Страница 73 из 75
Ага, значит, всё-таки убил.
Жалко, хороший был мужик… Честный, умный, ответственный. Сына любил, и жену тоже. Магию только недолюбливал — и, как выяснилось, правильно делал. Словно предчувствовал, чем всё закончится.
— Не верил ты мне никогда. Не верил, что я злой и страшный серый волк. Вот и поплатился.
— Ненавижу тебя! — всхлипнул Тимур. — Ненавижу! Надеюсь, ты будешь умирать долго и мучительно!
— Непременно. — Людвиг потёр ноющий бок. Улыбнулся (скорее оскалился, продемонстрировав клыки). Полюбовался на захлопнувшуюся дверь. И тихонько повторил: — Непременно. Если только не найду способ удрать из этого прекрасного места.

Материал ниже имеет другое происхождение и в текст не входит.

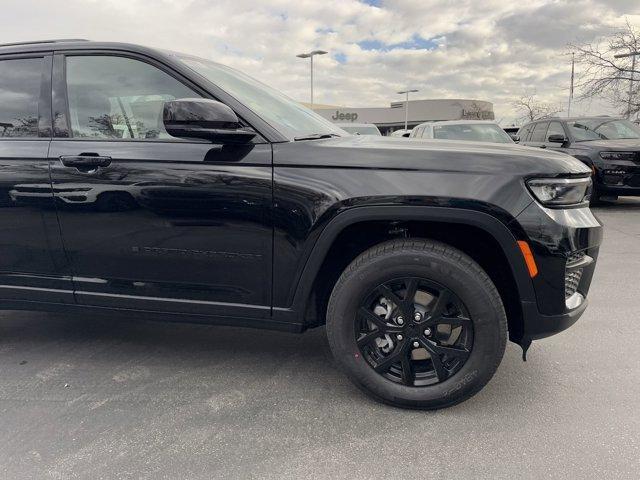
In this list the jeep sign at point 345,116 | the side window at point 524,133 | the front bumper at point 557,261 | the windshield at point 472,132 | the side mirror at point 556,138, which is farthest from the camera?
the jeep sign at point 345,116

После встречи с Тимуром умирать расхотелось.
Возможно, потому что мальчишка выглядел парадоксально живым. Может, ненависть придала сил, или Диана вразумила, или просто в голове что-то щёлкнуло, но он не замкнулся в себе, не ударился в самокопание и даже на мост не полез. Или полез, посидел там пару часов — а потом благополучно спустился и пошёл дальше.
Ему было плохо, больно, тяжело, непонятно — но он готов был идти и как-то жить эту жизнь. А значит — всё получилось!

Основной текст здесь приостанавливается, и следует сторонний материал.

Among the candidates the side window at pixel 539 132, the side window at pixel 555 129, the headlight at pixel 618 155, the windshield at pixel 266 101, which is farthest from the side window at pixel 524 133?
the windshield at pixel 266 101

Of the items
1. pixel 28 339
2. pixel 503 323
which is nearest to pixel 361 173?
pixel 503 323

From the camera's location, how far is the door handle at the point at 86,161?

Так с чего Людвигу хоронить себя заживо? Так недолго и каким-нибудь боггартом стать!
Кстати, боггарт! Как он там, бедолага, без еды? Такой шведский стол пропускает!

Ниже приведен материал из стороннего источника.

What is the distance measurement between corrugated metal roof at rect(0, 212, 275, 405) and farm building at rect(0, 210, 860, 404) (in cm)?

План пришёл в голову внезапно и сперва казался бредовым. Или, скорее, очень шатким, зыбким, а местами — и вовсе идущим вразрез с последними магическими исследованиями, уверяющими, что посмертные сущности не способны самостоятельно мыслить и принимать решения. Мол, все их действия — лишь отражение поступков, совершённых в прошлой жизни.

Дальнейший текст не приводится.